General characteristics
- Type: Steamship
- Tonnage: 5,130 long tons (5,212 t) gross
- Length: 401 ft 1 in (122.25 m)
- Beam: 53 ft 2 in (16.21 m)
- Draft: 25 ft 6 in (7.77 m)
- Depth of hold: 27 ft 6 in (8.38 m)
- Speed: 11 knots (20 km/h; 13 mph)
- Armament: 1 × 6 in (150 mm) gun; 1 × 3 in (76 mm) gun;

= USS Ticonderoga (1918) =

Cargo ship of the United States Navy

The third USS Ticonderoga was a steamship in the United States Navy which served as a cargo ship.

She was originally built as Camilla Rickmers, a steamer, in 1914 by Rickmers Aktien Gesellschaft, at Bremerhaven, Germany, and operated by Rickmers Reederei & Schiffbau Aktien Gesellschaft. She was seized by United States Customs officials in 1917; turned over to the Navy; fitted out as an animal transport; renamed Ticonderoga; and commissioned at Boston in the Naval Overseas Transportation Service (NOTS) on 5 January 1918.

== Service history ==

=== Voyages between US and France ===
Ticonderoga departed Boston on 16 January and reached Newport News, Virginia, three days later. There, she loaded a cargo of automobiles, trucks, animals, and sundry other Army supplies before moving north to New York City to join a convoy which sailed for France on 20 February. Ticonderoga entered port at Brest on 7 March and began discharging her cargo. She completed unloading operations and departed France on the 23rd to return to the United States. She arrived at New York on 8 April and the following day headed for Norfolk, Virginia, to undergo repairs and take on cargo before returning to New York on the 30th.
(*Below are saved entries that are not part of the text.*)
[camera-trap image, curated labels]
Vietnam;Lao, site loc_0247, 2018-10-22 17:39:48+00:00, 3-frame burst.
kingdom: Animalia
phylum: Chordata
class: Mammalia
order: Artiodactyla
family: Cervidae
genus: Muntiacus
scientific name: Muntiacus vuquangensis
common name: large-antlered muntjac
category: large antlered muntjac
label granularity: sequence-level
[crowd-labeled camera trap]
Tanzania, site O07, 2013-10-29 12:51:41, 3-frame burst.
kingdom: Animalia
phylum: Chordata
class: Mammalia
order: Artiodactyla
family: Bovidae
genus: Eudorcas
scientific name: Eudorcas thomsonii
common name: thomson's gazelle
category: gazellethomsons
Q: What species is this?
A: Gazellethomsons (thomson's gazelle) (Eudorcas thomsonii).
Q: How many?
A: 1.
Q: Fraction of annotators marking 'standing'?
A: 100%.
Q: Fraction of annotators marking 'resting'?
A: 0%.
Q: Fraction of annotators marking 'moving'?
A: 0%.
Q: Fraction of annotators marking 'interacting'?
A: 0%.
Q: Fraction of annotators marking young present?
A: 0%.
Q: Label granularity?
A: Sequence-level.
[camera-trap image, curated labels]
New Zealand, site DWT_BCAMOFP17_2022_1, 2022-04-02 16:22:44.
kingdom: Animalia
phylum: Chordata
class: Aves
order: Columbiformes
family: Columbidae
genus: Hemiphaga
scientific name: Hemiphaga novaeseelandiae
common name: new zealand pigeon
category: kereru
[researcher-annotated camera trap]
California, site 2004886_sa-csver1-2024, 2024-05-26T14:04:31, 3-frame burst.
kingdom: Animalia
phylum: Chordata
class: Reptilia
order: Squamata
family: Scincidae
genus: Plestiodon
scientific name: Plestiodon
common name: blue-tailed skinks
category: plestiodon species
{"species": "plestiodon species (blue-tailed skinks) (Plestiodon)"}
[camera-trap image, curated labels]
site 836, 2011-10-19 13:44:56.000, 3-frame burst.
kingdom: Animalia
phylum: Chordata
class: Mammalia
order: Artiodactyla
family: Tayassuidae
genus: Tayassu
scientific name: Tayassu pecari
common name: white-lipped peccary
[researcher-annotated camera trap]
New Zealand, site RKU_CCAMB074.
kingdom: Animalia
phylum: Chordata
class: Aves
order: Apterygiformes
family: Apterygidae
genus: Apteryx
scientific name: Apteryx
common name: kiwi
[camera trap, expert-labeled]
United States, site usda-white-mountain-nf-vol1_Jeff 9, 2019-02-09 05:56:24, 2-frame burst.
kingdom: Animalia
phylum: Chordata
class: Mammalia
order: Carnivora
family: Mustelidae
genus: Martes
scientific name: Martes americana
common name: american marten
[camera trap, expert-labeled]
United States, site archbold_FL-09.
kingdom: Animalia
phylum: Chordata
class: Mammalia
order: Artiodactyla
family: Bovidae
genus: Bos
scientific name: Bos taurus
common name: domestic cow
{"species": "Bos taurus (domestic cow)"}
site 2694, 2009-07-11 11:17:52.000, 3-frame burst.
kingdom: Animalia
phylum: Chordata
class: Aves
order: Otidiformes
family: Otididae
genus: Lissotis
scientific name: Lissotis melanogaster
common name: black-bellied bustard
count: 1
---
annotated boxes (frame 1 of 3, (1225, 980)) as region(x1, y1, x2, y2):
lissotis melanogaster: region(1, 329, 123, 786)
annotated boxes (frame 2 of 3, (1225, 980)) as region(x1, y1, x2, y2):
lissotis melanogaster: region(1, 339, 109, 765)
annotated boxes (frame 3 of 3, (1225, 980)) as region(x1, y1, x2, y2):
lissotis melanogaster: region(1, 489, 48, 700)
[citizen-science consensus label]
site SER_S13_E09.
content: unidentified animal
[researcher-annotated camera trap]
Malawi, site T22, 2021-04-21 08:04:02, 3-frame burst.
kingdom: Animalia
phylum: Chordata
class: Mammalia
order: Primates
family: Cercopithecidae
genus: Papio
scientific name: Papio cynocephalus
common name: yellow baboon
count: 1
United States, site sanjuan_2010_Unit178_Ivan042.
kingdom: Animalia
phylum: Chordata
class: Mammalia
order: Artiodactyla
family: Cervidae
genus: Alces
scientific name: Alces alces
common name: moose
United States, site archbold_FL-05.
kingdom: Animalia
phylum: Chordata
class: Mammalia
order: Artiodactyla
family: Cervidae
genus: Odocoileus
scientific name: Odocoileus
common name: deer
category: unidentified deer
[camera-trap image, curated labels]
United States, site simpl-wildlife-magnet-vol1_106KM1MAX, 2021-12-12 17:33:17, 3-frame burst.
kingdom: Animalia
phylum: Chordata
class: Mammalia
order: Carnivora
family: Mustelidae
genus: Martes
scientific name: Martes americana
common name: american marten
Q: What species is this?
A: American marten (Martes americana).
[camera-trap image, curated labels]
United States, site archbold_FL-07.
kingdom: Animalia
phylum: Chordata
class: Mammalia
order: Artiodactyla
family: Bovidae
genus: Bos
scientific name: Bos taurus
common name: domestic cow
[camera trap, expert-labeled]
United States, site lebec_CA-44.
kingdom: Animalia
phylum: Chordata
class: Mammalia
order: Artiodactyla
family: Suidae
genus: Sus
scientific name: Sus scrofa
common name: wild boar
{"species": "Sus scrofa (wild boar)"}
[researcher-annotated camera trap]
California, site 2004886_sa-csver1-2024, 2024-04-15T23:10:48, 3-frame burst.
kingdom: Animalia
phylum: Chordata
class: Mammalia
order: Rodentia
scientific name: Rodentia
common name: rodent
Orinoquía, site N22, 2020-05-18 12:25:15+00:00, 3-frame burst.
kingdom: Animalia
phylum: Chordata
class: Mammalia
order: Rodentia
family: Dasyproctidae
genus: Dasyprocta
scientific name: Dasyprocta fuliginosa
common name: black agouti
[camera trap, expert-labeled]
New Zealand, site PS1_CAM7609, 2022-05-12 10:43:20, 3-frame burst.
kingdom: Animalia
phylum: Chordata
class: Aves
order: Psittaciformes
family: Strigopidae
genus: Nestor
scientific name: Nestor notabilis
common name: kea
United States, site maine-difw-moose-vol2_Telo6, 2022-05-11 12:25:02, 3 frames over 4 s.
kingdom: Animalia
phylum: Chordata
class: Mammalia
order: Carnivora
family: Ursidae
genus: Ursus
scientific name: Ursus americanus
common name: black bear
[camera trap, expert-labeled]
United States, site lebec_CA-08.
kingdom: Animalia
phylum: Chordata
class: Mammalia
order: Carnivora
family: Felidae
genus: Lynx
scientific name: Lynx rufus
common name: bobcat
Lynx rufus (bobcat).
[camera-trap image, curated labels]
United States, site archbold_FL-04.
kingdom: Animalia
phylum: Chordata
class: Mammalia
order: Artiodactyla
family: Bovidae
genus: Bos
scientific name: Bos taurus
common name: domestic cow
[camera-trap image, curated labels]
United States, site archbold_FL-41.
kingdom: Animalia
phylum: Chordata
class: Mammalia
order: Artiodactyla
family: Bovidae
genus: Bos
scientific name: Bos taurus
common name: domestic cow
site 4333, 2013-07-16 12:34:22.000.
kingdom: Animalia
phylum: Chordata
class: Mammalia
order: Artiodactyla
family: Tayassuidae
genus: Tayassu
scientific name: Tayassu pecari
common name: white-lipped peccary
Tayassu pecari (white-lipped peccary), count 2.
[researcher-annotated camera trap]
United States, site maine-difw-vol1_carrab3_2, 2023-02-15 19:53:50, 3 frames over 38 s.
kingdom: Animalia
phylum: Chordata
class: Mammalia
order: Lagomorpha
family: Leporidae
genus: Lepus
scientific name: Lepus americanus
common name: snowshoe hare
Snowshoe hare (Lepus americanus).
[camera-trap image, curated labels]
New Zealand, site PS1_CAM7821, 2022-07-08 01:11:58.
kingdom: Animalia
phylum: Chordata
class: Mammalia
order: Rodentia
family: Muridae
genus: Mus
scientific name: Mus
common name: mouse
On 3 May, Ticonderoga steamed out of New York harbor once more, bound for Europe. She reached Brest on 18 May and proceeded southeast along the coast of France to the Gironde estuary where she unloaded her cargo and took on ballast for the return voyage. The transport put to sea on 10 June and entered Hampton Roads 15 days later. Ticonderoga took on another Army shipment at Newport News and joined an east-bound convoy at New York on 12 July. She delivered her cargo at the Gironde estuary once more, laying over there from 28 July to 21 August before heading home.

=== Battle with U-152 ===
Ticonderoga loaded another Army cargo at Norfolk between 5 and 19 September. She then steamed to New York where she joined a convoy bound for Europe. On 22 September, Ticonderoga cleared New York for the last time. During the night of the 29th and 30th, the transport developed engine trouble and dropped behind the convoy. At 05:20 the following morning, she sighted the German submarine running on the surface; and she cleared for action. For the next two hours, her gun crews fought the enemy in a losing battle. The U-boat's gunners put her forward gun out of commission after six shots, but the 6-inch gun aft continued the uneven battle. Almost every man on board Ticonderoga, including her captain, suffered wounds. Eventually, the submarine's two 5.9-inch guns succeeded in silencing Ticonderogas remaining gun. At 07:45, Ticonderoga slipped beneath the sea. Of the 237 sailors and soldiers embarked, only 24 survived. Twenty-two of those survivors were in one lifeboat and were picked up by the British steamer SS Moorish Prince four days later. The other two, the executive officer and the first assistant engineer, were taken prisoner on board the U-boat and eventually landed at Kiel, Germany, when U-152 completed her cruise. Ticonderogas name was subsequently struck from the Navy list.

Lieutenant Commander James Jonas Madison received the Medal of Honor for his actions on Ticonderoga.